▶ **YOUR GOAL**
What is needed is an exact copy of the records below, without the pictures.

▶ **DATA PROVIDED**
☆ ☆ ☆

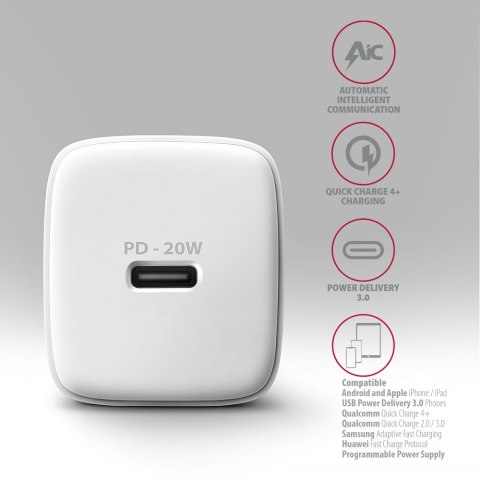 AXAGON Wallcharger 1x port USB-C, PD3.0 / PPS /QC4+/AFC/FCP/Apple, 20W | ACU-PD20W AXAGON Wallcharger 1x port USB-C, PD3.0 / PPS /QC4+/AFC/FCP/Apple, 20W | ACU-PD20W
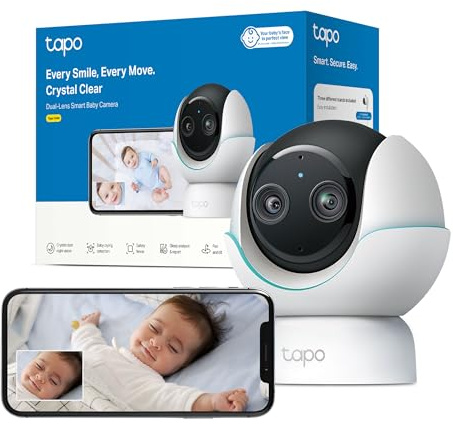 Tapo C840 4MP+2MP Telecamera WiFi Interno a Doppia Lente, Baby Monitor con Visione Notturna, Allarme Urlo, Volto Coperto, Report Sonno, Ninne Nanne e Rumore Bianco, Luce Notturna, MicroSD fino a 512GB
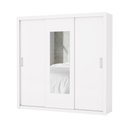 Ver imagem 1 de Guarda Roupa Casal Bahia com Espelho 3 Portas de Correr Carioca Moveis Branco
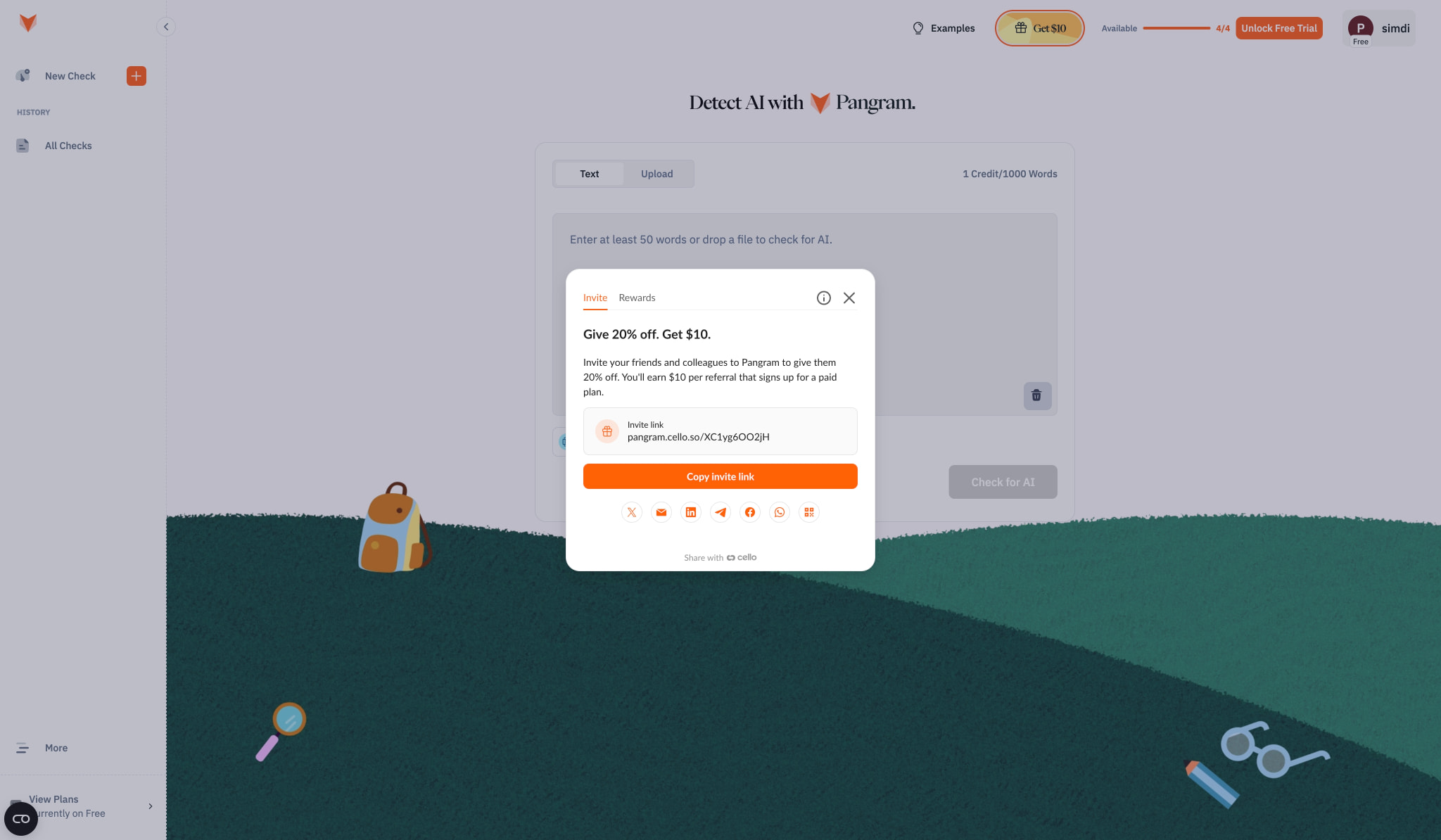 AI Detection Dashboard | Pangram Labs captured website design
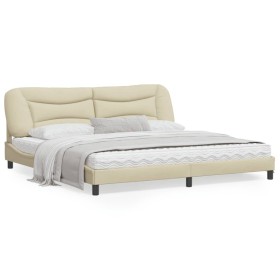 Estructura de cama con luces LED tela crema 200x200 cm de , Camas y somieres - Ref: Foro24-3213730, Precio: 263,99 €, Descuen...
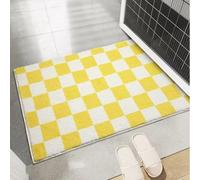 Bath Mats For Bathroom Yellow Grid Non Slip with Ultra Soft Microfibers Shower Rug with Strong Water Absorbent,Fluffy Machine Washable Absorbent Bath Mat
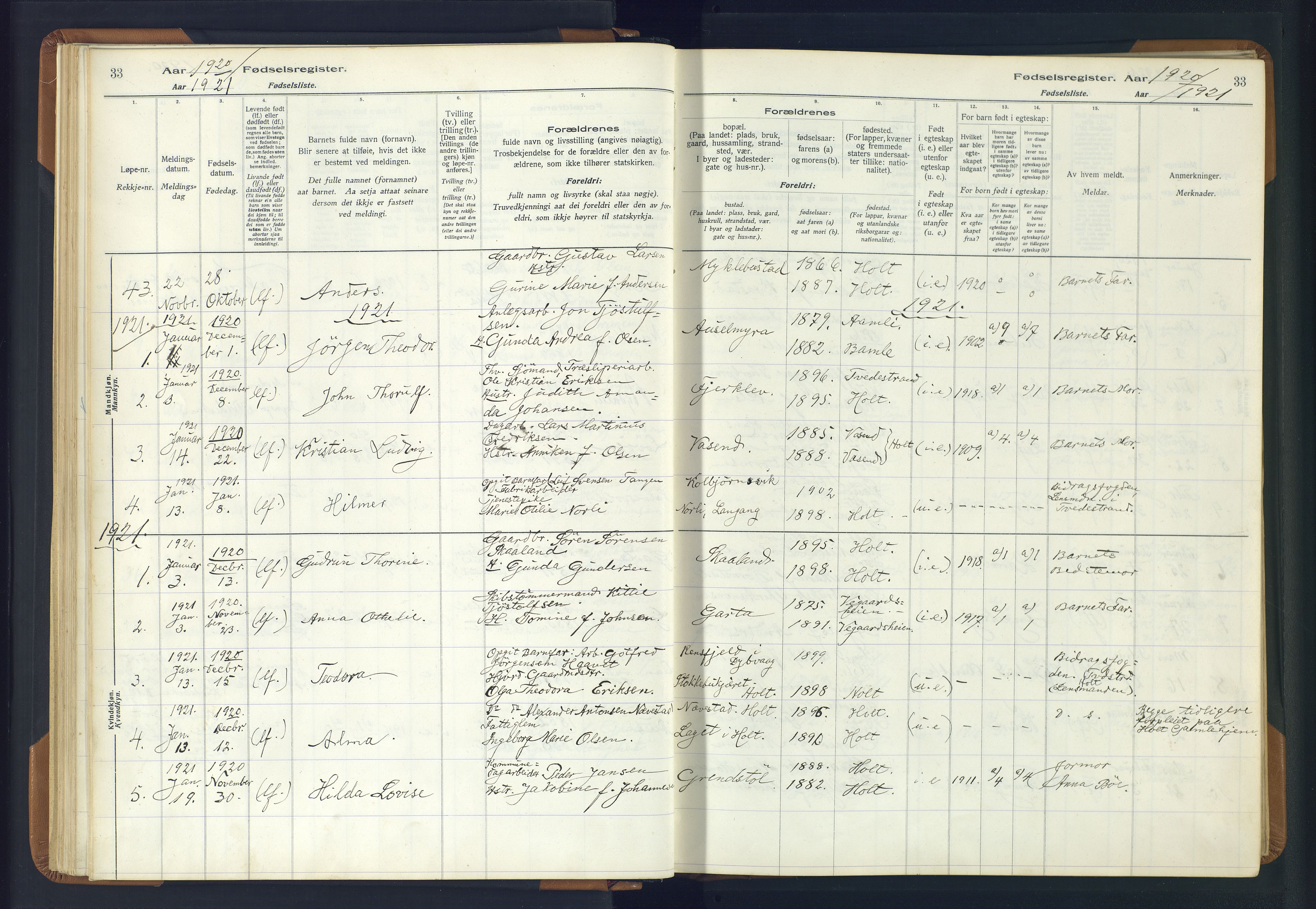 Holt sokneprestkontor, AV/SAK-1111-0021/J/Ja/L0001: Birth register no. II.4.1, 1916-1946, p. 33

☆ ☆ ☆

▶ **REPLY TO THE TASK**
 AXAGON Wallcharger 1x port USB-C, PD3.0 / PPS /QC4+/AFC/FCP/Apple, 20W | ACU-PD20W AXAGON Wallcharger 1x port USB-C, PD3.0 / PPS /QC4+/AFC/FCP/Apple, 20W | ACU-PD20W
 Tapo C840 4MP+2MP Telecamera WiFi Interno a Doppia Lente, Baby Monitor con Visione Notturna, Allarme Urlo, Volto Coperto, Report Sonno, Ninne Nanne e Rumore Bianco, Luce Notturna, MicroSD fino a 512GB
 Ver imagem 1 de Guarda Roupa Casal Bahia com Espelho 3 Portas de Correr Carioca Moveis Branco
 AI Detection Dashboard | Pangram Labs captured website design
 Estructura de cama con luces LED tela crema 200x200 cm de , Camas y somieres - Ref: Foro24-3213730, Precio: 263,99 €, Descuen...
 Bath Mats For Bathroom Yellow Grid Non Slip with Ultra Soft Microfibers Shower Rug with Strong Water Absorbent,Fluffy Machine Washable Absorbent Bath Mat
 Holt sokneprestkontor, AV/SAK-1111-0021/J/Ja/L0001: Birth register no. II.4.1, 1916-1946, p. 33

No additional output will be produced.